## Begin Data records

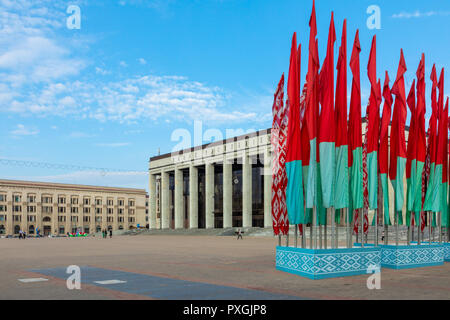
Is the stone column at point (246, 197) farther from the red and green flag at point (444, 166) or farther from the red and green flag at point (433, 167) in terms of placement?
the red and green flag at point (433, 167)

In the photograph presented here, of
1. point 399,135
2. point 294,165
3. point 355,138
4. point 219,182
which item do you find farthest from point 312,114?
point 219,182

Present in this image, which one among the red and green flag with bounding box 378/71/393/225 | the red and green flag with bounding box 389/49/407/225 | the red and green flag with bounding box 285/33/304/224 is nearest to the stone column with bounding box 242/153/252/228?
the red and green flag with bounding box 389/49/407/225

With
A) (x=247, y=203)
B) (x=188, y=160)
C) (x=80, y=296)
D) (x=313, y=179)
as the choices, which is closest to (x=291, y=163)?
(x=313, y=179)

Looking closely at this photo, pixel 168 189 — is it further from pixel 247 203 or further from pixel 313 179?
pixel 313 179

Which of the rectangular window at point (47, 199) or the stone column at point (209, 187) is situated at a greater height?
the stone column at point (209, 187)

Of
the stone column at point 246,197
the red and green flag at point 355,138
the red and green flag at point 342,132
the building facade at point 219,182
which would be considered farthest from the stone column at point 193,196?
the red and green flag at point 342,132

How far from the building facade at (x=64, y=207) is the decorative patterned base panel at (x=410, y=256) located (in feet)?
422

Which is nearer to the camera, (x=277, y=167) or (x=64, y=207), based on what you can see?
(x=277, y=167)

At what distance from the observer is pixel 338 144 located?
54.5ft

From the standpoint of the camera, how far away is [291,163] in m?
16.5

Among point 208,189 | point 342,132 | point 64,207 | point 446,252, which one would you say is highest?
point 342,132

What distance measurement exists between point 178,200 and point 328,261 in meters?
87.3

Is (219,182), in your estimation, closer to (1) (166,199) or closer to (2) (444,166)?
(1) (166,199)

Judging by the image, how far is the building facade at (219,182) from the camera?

## End Data records

**Work instructions:** Reproduce verbatim the records starting at the line containing "What distance measurement" and ending at the final line of the records, both included.

**Task output:**
What distance measurement exists between point 178,200 and point 328,261 in meters?
87.3

Is (219,182), in your estimation, closer to (1) (166,199) or closer to (2) (444,166)?
(1) (166,199)

Judging by the image, how far is the building facade at (219,182) from the camera?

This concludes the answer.